Field update from our our Arabian desert expedition

The team has now left the DDCR, base camp is packed up and stored for next year and all that’s left is this final diary entry to conclude a successful expedition.

We were a relatively small team this year and we are extremely grateful for all the hard work everyone has put in to get through the survey schedule. It was a sizeable piece of work, but I am sure that you will all miss waking up to a desert sunrise, star gazing at night and trekking over the dunes with the anticipation of an exciting sighting just over the next ridge.

Before I go into detail with our findings, I would like to thank everyone who was involved and helped making this expedition happen. A special thanks goes to Platinum Heritage for their support and taking the team on a wonderful night safari in their classic Land Rovers. After a fantastic meal in their style desert camp, we very much enjoyed an introduction to astronomy, listening to Esra’s explanations, while perfectly couch potatoed in the seating area, our eyes on the constellations of the night sky. It was a night to remember.

In terms of scientific results, here are a few salient points:

All 46 2×2 km quadrants were surveyed with circular observations and all 220 fox dens checked for signs of activity. Our 17 camera traps recorded over 4600 photographs, including an observation of cinereous vulture, which is only the third record for this species in the UAE, a very exciting result! We also had some good reptile sightings in the last few days, including Arabian toad-headed agama, hissing sand snake and tracks of sand boa. Although many fox dens, originally recorded on a baseline survey a few years ago, are now inactive, we discovered new active dens and the numerous fox tracks and captures on camera traps indicate that the Arabian fox population in the reserve is healthy. Our live traps also caught two Arabian foxes, for which biometric data was collected. Over 50 species of bird, mammal and reptile were recorded by the team this year and we finally managed to identify the mystery duck at the large waterhole as a female garganey.
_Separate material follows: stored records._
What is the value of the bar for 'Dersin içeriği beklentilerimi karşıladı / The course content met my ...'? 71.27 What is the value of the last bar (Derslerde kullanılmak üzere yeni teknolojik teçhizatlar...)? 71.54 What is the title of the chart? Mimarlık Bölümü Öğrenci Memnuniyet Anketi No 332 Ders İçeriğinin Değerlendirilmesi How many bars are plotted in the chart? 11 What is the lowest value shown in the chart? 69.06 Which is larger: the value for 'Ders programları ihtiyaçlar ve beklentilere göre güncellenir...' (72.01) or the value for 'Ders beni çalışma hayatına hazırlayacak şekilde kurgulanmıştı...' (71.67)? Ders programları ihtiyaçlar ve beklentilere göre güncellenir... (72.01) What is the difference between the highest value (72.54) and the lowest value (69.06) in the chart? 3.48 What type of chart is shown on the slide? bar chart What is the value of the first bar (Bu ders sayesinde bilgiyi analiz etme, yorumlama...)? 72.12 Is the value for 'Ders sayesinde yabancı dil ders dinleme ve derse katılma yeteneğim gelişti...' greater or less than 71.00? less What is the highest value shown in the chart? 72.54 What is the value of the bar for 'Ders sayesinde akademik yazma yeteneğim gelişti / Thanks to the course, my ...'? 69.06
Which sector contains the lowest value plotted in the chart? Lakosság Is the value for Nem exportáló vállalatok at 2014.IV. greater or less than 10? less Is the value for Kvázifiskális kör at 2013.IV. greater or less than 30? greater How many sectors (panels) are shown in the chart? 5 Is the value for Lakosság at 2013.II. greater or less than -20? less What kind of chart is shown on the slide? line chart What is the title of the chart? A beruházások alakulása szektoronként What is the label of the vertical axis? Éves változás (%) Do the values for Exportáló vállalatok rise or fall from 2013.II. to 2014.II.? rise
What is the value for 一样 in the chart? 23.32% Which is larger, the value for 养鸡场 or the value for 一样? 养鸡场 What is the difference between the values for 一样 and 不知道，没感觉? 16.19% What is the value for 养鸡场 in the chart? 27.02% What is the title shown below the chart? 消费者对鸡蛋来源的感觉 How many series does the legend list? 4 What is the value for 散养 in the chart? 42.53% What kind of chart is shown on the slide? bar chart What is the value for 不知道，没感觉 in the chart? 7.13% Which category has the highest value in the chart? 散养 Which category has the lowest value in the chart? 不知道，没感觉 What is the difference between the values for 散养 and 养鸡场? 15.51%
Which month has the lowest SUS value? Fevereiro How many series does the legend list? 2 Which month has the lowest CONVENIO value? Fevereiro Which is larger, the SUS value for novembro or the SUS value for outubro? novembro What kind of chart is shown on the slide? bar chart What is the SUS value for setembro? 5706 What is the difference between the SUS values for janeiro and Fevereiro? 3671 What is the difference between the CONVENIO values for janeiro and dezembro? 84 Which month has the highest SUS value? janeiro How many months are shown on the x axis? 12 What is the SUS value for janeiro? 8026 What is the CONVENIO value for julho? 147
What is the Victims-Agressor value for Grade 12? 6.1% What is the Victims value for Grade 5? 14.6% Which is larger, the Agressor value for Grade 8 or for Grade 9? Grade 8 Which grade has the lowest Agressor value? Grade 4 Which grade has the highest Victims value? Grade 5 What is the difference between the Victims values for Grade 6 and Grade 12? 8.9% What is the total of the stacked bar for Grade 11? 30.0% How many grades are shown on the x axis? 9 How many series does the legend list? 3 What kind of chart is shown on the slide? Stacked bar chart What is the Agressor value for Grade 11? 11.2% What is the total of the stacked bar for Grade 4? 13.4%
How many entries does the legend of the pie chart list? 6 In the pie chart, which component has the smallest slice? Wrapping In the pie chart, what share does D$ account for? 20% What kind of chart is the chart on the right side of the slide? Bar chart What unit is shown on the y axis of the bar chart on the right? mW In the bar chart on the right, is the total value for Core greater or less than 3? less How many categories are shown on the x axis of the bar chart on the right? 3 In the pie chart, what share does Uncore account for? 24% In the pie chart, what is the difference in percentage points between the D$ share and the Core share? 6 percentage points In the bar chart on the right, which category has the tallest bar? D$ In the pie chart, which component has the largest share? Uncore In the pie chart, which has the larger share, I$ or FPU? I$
There are plenty of photographs from this year’s expedition (see slideshow), perhaps even one or two of Arabian oryx :), and we are looking forward to seeing the footage Andy shot with the drone. The film, once it is finished, we will happily share through our channels.

Greg was really pleased with the amount of data we collected, although it will take him a while to analyse and see what it all means in detail. The results will be published in the near future in the expedition report and also help identify the most appropriate research objectives for next year’s expedition.

Thanks again everyone for your input, effort and contribution. I hope you’ve enjoyed our time in the desert as much as we staffers did. Without your input, none of these data would get collected and these surveys would not get done, so we hope to all of you again some day, somewhere on this beautiful planet for another conservation and citizen science adventure!

P.S. And don’t forget to share your pictures and videos too.